Among the support to writers for new work was a grant of $18,000 to established Wellington writer Joy Tonks to research and write an authorised biography of opera singer Dame Malvina Major.

Also supported to write novels were Patricia Grace of Porirua ($20,000); Tessa Duder of Herne Bay, Auckland ($9000); Tina Shaw of Waiheke Island ($9000); Christine Johnston of Dunedin ($9000); and Laurence Fearnley of Christchurch ($9000).

Writers offered grants to complete young adult novels include Vivienne Joseph of Raumati, Kapiti Coast ($9000); Jack Lasenby of Te Aro, Wellington ($9000); and Mandy Hager of Melrose, Wellington ($5000).

Other grants supporting the creation of new work include:

 $9000 to David Geary of Auckland to write a collection of short stories

 $12,000 to Alistair Te Ariki Campbell of Pukerua Bay, Porirua to write a poetic sequence about his brother, killed as a member of the Maori Battalion in Italy in 1945

 $9000 to Stuart McKenzie of Newtown, Wellington to write a collection of short stories

 $9000 to John O’Connor of Christchurch to write a collection of prose/poetry

 $12,000 to Cilla McQueen of Bluff, Southland to write a collection of poetry.

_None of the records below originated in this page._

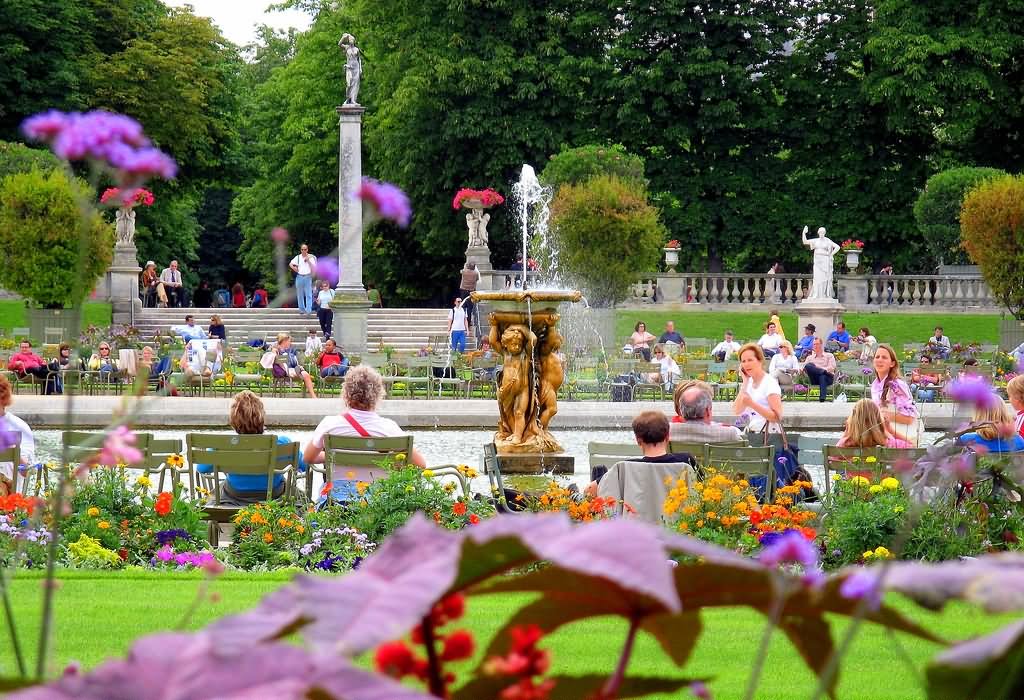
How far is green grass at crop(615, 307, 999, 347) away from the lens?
35.1m

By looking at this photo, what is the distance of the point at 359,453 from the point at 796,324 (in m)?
28.7

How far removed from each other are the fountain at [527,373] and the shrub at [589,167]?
23.8m

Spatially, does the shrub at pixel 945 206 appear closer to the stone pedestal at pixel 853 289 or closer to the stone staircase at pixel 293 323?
the stone pedestal at pixel 853 289

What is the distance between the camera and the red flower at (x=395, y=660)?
1107mm

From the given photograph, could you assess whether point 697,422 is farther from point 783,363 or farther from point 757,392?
point 783,363

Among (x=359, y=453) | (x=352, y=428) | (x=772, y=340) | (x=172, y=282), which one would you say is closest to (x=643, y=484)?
(x=359, y=453)

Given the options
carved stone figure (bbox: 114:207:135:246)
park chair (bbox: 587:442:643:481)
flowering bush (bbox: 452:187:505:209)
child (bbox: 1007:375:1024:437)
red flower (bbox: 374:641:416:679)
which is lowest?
park chair (bbox: 587:442:643:481)

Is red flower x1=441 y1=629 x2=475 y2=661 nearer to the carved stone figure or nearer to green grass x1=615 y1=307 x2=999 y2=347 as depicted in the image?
green grass x1=615 y1=307 x2=999 y2=347

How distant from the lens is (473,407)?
17375 millimetres

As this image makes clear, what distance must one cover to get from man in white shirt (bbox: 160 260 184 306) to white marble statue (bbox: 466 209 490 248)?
24.9ft

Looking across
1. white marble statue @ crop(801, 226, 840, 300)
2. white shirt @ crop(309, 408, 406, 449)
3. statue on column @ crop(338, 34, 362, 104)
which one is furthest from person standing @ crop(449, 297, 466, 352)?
white shirt @ crop(309, 408, 406, 449)

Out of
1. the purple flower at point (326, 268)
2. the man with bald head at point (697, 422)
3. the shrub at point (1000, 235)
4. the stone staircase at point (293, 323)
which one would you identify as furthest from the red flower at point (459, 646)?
the stone staircase at point (293, 323)

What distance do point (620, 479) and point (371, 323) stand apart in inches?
1144

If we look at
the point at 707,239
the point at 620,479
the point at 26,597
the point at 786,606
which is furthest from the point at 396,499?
the point at 707,239
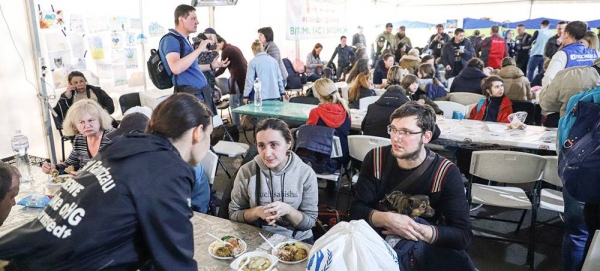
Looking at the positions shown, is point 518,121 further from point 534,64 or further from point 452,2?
point 452,2

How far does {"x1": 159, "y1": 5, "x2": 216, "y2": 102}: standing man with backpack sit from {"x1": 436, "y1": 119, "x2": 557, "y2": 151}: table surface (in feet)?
7.12

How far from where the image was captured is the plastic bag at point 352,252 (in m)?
1.36

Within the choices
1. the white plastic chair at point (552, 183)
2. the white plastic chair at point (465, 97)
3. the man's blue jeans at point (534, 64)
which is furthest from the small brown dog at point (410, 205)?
the man's blue jeans at point (534, 64)

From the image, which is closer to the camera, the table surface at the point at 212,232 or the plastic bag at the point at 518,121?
the table surface at the point at 212,232

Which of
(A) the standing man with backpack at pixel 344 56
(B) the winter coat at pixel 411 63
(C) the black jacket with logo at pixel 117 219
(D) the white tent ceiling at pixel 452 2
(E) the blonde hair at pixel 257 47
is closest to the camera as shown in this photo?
(C) the black jacket with logo at pixel 117 219

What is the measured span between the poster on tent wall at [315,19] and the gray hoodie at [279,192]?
6.71m

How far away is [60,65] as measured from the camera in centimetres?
488

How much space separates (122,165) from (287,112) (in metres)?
3.59

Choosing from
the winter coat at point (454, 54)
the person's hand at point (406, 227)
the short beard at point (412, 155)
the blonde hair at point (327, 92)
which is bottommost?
the person's hand at point (406, 227)

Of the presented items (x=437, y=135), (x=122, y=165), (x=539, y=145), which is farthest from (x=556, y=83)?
(x=122, y=165)

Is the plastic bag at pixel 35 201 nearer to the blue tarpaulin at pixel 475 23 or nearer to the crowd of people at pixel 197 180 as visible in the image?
the crowd of people at pixel 197 180

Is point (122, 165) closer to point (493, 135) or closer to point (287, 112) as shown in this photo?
point (493, 135)

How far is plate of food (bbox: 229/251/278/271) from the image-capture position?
162 centimetres

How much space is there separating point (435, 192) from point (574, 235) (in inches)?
48.7
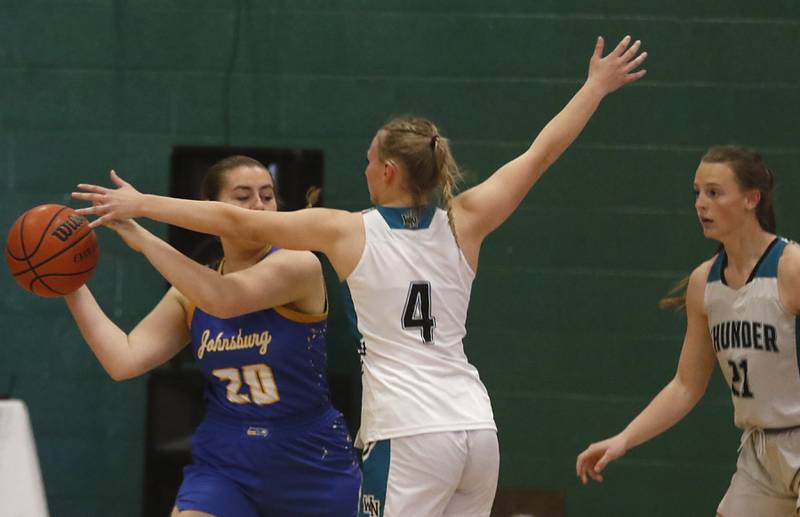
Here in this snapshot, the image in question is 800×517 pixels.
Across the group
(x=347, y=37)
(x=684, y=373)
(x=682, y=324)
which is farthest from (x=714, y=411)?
(x=347, y=37)

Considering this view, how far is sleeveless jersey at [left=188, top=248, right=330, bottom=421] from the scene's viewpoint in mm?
3711

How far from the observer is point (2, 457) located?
4004mm

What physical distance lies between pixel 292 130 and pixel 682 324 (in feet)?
7.56

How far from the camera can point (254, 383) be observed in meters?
3.73

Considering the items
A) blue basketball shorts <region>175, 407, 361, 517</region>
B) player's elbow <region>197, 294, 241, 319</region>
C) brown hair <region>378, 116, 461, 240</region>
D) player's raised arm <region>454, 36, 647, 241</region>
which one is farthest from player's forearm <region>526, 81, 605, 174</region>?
blue basketball shorts <region>175, 407, 361, 517</region>

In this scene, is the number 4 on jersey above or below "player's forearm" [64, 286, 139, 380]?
above

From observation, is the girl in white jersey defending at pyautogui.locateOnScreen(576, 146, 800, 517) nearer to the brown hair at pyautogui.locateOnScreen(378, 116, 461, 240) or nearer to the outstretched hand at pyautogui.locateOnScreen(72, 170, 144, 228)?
the brown hair at pyautogui.locateOnScreen(378, 116, 461, 240)

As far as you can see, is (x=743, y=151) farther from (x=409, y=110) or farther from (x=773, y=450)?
(x=409, y=110)

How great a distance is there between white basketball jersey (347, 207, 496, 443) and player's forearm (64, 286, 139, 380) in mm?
954

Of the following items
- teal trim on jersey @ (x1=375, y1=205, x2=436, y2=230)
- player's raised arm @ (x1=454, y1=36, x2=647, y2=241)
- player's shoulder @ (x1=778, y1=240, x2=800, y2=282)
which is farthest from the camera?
player's shoulder @ (x1=778, y1=240, x2=800, y2=282)

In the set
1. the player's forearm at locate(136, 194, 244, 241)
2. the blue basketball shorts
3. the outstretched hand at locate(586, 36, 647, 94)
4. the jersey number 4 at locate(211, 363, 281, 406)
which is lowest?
the blue basketball shorts

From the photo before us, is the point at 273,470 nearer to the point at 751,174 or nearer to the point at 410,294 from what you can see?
the point at 410,294

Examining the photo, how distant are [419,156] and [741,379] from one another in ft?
4.43

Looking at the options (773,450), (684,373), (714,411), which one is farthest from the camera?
(714,411)
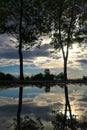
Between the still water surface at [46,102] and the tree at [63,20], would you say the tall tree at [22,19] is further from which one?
the still water surface at [46,102]

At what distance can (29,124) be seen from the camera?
12422 mm

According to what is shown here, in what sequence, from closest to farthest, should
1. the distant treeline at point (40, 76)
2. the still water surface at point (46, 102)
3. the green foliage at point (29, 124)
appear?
the green foliage at point (29, 124)
the still water surface at point (46, 102)
the distant treeline at point (40, 76)

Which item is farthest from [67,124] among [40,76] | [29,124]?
[40,76]

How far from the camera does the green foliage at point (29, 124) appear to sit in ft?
38.2

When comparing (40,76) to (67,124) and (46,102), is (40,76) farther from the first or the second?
(67,124)

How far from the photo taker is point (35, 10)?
5634cm

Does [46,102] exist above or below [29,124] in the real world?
below

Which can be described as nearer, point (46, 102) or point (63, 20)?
point (46, 102)

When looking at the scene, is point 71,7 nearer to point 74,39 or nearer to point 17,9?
point 74,39

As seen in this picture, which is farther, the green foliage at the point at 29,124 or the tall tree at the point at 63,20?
the tall tree at the point at 63,20

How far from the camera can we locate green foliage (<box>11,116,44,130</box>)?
1166 centimetres

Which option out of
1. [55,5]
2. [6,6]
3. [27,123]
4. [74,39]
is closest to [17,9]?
[6,6]

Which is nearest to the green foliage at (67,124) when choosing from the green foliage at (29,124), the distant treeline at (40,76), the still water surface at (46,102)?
the green foliage at (29,124)

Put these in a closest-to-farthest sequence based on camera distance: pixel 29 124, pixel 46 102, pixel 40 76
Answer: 1. pixel 29 124
2. pixel 46 102
3. pixel 40 76
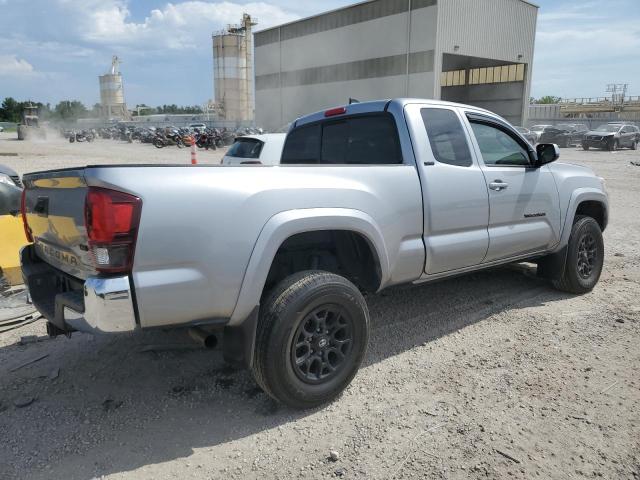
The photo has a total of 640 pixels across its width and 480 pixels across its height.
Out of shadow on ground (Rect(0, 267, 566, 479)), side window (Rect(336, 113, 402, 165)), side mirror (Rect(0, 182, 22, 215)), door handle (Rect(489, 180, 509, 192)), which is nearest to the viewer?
shadow on ground (Rect(0, 267, 566, 479))

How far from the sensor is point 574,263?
16.2ft

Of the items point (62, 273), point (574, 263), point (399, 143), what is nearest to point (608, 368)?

Under the Creative and Professional Development funding programme, grants supported a national science fiction conference and a summer writing school for young writers.

The Cond’Or Committee was offered a $1000 grant to hold the 21st national science fiction convention in Wellington in June 2000. The grant will be used to help with accommodation and workshop expense of literary guests Tad Williams (San Francisco) and Sean McMullen (Melbourne).

Respected Wellington writer and tutor Fiona Kidman was offered $5000 to conduct a one-week summer school for writers aged between 16 and 19 years. Kidman trialled the course in January 2000, which catered for 14 teenagers and featured guest lectures.

“Few, if any, courses exist for people in this age bracket,” Kidman said. “Exam pressures and unit standard requirements mean that most students effectively forego creative writing for its own sake from about the age of 15.”

A range of projects were supported under the Presentation, Promotion and Development funding programme. These include:

 $6000 to New Zealand Publishers Export JAG of Auckland for a book stand at the Frankfurt Book Fair, the largest book fair in the world attended by 800 publishing companies, to be held in October 2000

 $2000 to Auckland University Press to publish a new collection of poetry by Lauris Edmond, accepted for publication before Edmond died in 1999

 $3000 to David Ling Publishing of Auckland to publish a novel by Joan Rosier-Jones

 $5000 to the Glistening Waters Storytelling Festival to promote and organise the biennial Festival, to be held in Masterton, October 2000

 $5000 to Longacre Press of Dunedin to publish young adult novels by Bernard Beckett and William Taylor

 $2500 to Random House New Zealand of Auckland to publish a memoir by Margaret Scott

 $4000 to the Vancouver Writers Festival for Witi Ihimaera to participate in the festival

 $3000 to Victoria University Press of Wellington to publish a novel by Damien Wilkins.